To my mom’s credit, she’s so optimistic. She’s gotten to the point of accepting the disease, and moving on. She can’t cry over it every day, so she admits it’s awful, admits her fear, and keeps going. She’s gone on walks, gone to Target. She still has drains in her (weird), but they should be removed by the end of the week. She’s a rock star.

I went to the OBGYN to get tested. Since it doesn’t run in my family, the doctor said there’s a strong chance I’ll be fine. Still, I’m to take precautious. Stay healthy. Exercise. Yearly checkups (which I already do). Mammograms starting at 30 or 35. (I’m 27 now, so I still have some time.)

My job has been amazing. Two people, including my boss, have gone through this, so they’ve let me take afternoons off, extended lunches, and days off to help out with driving my mom to appointments and such. I couldn’t have asked for a nicer present.
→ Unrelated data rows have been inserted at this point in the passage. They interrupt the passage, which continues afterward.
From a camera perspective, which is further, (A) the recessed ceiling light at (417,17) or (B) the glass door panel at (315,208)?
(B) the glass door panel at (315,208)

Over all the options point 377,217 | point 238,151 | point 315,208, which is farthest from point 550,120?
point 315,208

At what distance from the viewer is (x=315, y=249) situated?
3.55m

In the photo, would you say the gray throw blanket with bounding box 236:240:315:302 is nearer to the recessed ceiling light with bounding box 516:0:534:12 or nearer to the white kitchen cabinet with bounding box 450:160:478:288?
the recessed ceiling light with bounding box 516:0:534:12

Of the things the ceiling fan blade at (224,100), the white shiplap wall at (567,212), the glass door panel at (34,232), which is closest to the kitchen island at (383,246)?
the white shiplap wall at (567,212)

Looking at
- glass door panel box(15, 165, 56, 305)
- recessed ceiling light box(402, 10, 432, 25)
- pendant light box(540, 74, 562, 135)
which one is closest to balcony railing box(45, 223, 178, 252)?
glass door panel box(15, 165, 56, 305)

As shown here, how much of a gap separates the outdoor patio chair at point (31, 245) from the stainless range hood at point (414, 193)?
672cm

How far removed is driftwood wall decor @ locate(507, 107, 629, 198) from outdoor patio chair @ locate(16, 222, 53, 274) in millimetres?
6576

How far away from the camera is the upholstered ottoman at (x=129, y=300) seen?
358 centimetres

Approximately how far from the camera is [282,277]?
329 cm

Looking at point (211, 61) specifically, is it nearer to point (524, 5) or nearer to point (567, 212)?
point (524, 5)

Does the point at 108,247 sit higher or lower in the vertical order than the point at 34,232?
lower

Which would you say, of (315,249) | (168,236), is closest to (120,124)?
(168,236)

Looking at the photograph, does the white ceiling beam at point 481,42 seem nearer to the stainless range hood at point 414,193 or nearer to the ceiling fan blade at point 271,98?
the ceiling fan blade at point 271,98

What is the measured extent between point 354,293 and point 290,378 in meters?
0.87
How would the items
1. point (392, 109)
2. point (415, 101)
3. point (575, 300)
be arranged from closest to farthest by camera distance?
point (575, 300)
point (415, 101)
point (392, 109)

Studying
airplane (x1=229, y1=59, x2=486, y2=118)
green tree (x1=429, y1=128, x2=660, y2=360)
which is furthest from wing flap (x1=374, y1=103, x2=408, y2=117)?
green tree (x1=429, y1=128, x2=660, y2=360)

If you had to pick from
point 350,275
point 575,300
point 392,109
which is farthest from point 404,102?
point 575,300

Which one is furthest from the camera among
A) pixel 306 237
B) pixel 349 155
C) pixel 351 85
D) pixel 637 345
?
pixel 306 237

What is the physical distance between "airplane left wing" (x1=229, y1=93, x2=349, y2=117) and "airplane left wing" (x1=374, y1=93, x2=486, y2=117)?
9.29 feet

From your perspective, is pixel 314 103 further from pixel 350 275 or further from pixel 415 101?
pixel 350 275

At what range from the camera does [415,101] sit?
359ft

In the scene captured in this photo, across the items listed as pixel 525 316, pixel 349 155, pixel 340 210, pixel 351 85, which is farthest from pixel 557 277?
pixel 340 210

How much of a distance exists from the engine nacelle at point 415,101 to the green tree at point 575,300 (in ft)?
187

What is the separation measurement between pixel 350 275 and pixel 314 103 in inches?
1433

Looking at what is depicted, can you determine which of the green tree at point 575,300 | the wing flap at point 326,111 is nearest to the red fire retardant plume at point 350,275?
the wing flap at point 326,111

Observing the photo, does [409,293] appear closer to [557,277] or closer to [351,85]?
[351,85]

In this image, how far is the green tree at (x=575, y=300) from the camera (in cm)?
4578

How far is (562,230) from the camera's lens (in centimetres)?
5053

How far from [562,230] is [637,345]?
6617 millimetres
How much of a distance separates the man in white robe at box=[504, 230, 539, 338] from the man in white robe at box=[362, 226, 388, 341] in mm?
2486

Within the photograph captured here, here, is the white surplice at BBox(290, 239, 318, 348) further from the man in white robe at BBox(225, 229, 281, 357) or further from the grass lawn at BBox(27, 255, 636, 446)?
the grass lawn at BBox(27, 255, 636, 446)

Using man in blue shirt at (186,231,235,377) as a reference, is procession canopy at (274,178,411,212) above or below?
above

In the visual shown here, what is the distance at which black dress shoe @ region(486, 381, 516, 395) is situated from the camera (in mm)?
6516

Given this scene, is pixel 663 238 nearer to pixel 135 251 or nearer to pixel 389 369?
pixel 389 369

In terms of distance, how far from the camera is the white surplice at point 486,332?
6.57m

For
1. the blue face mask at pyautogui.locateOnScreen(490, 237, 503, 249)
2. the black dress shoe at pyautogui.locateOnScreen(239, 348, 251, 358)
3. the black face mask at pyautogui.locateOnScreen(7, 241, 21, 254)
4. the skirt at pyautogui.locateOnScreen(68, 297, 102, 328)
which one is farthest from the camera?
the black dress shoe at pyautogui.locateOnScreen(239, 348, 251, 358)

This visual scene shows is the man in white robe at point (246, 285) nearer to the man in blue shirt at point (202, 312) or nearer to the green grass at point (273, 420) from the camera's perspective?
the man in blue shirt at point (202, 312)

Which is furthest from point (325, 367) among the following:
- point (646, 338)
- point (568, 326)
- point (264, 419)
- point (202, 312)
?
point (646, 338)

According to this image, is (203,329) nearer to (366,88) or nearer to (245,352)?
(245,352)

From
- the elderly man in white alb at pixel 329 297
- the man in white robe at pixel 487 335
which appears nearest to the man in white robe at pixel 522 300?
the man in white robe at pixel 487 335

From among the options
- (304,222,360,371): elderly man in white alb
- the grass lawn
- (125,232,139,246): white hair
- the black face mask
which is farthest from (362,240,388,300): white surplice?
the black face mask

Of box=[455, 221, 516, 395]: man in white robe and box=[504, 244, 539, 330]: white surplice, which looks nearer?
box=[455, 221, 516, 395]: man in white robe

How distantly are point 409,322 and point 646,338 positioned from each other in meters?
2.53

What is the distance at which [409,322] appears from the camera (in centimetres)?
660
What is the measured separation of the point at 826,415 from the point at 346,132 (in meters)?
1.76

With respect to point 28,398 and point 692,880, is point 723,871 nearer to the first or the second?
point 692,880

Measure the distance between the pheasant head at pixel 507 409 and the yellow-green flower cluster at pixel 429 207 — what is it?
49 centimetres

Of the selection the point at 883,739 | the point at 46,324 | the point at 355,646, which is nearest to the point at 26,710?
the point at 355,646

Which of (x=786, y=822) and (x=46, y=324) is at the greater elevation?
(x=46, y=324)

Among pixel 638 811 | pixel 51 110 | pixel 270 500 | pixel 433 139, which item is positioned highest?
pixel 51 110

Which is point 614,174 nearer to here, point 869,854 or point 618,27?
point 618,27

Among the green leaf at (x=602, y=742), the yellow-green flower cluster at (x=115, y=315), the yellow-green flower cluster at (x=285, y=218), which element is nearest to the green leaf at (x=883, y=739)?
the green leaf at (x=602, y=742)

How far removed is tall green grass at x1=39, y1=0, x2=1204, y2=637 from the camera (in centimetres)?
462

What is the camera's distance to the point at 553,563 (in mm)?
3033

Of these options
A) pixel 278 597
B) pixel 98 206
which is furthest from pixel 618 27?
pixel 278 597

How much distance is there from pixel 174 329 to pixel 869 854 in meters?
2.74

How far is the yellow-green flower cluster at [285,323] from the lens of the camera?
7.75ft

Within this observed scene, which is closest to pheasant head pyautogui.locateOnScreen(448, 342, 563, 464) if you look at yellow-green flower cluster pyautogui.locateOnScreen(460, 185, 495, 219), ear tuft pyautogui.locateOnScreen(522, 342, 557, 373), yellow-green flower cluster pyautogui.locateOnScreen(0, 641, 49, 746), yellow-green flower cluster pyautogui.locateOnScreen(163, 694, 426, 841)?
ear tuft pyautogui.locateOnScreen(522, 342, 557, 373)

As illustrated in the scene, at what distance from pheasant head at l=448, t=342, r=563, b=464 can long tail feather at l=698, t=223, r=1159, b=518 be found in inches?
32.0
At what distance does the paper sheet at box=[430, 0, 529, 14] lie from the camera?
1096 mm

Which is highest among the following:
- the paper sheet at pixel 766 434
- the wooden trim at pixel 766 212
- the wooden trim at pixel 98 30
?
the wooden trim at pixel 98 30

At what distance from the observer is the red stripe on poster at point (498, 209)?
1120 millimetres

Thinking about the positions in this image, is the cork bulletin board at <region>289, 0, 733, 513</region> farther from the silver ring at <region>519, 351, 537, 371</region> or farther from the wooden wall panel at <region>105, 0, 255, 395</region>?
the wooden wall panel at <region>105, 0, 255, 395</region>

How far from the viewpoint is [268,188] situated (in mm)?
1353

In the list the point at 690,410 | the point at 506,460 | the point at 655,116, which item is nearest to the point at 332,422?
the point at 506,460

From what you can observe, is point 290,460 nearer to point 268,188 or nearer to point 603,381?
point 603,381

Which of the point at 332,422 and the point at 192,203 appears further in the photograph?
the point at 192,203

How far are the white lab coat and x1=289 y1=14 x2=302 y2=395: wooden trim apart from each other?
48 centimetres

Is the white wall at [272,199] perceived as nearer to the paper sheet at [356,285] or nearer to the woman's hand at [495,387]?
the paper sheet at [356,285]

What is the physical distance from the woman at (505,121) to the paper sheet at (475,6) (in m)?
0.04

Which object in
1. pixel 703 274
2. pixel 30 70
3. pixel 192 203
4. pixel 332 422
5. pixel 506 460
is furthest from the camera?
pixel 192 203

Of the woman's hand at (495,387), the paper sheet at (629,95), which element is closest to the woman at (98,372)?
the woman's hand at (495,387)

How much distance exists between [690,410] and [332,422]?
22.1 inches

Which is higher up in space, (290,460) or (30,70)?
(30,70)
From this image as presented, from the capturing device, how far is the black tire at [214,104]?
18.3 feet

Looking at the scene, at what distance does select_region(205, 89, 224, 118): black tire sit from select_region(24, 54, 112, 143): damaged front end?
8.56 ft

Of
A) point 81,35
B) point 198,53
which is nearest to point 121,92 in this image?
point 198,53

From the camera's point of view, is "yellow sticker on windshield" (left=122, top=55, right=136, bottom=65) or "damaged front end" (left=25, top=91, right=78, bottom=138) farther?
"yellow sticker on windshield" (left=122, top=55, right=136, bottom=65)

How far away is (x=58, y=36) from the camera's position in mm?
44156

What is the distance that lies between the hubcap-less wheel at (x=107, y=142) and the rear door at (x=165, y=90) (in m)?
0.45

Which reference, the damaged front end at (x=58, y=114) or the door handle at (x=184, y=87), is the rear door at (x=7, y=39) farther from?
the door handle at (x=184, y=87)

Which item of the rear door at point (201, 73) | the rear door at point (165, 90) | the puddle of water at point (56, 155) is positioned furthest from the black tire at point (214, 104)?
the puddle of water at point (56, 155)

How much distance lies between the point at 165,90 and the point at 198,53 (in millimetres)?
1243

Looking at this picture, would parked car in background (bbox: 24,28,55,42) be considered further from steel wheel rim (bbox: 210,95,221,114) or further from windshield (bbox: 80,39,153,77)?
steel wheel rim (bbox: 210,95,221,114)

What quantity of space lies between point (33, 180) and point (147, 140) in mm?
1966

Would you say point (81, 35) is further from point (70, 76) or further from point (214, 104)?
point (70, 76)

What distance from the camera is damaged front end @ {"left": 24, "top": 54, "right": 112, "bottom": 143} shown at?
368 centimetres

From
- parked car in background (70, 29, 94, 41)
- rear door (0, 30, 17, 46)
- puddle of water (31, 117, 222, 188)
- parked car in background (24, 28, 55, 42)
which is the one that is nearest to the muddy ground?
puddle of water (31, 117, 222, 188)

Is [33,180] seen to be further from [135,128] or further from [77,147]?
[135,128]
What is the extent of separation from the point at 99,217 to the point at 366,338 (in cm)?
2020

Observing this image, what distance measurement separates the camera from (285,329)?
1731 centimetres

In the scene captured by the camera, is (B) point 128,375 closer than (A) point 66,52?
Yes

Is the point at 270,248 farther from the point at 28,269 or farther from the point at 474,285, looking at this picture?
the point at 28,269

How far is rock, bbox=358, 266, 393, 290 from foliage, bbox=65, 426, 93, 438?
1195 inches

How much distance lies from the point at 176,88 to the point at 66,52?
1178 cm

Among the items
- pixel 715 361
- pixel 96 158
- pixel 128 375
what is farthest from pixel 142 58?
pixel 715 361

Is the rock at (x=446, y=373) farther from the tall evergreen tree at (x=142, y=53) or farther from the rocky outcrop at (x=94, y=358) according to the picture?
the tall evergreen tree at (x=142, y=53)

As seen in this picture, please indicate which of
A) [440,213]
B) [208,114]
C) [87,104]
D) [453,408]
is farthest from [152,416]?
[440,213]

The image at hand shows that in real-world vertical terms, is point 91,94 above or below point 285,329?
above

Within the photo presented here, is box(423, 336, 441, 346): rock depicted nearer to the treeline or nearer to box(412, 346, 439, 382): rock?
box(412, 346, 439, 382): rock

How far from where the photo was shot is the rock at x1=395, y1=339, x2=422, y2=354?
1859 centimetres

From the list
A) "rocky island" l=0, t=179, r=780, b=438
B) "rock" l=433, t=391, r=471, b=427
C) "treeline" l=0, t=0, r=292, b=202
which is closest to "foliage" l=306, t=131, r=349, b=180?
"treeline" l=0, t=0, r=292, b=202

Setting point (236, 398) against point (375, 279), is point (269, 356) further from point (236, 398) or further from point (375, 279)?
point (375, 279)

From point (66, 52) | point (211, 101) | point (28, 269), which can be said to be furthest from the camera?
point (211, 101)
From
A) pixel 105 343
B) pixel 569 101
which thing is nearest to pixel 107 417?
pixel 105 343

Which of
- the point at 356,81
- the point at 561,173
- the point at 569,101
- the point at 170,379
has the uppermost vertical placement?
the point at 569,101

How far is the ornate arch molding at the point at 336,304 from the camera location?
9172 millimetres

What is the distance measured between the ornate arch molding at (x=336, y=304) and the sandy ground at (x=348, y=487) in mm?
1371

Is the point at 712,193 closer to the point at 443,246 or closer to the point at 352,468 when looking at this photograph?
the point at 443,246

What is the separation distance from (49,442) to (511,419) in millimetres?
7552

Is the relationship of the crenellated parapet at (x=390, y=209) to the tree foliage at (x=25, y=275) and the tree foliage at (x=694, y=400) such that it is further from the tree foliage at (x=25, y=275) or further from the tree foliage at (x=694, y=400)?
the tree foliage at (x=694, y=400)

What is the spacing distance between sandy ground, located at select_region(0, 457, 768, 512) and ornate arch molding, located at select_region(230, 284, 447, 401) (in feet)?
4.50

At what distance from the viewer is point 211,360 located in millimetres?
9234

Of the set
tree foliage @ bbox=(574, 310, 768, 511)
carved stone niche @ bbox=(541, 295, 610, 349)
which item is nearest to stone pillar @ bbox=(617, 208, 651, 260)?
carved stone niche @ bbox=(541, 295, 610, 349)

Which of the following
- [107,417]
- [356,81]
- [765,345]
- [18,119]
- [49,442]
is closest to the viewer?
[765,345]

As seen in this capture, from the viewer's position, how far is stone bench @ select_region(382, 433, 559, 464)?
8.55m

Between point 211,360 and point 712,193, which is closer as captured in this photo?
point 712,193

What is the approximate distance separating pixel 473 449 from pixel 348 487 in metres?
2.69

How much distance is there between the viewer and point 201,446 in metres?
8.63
The day of the surgery, I received some of the nicest emails, text messages, and Tweets in regards to the situation. I wasn’t very public about it – this is really the only forum I’ve posted about the situation (I’m not very personal on Facebook-go figure), so it was lovely to see everyone’s concern without a status message to remind them. When waiting in the hospital to get the results, I thought about all the people from all over the country – world even (we had messages from UK) – wishing my mother well. It was incredible, simply amazing, to see so many names all coming together to hope for the same thing. It makes the world seem very friendly.

And so, we’re still going. There’s more to undergo, but we’re positive. We’re just one more step toward putting this all behind us. There’s just so much more to look forward to.

But, I have to admit – it’s put a new spin on everything. Deleted document, forgotten lunch, cut off by a bad driver…none of those ordinary things are as bad as cancer. None of them. Days seem so much more pleasant knowing that.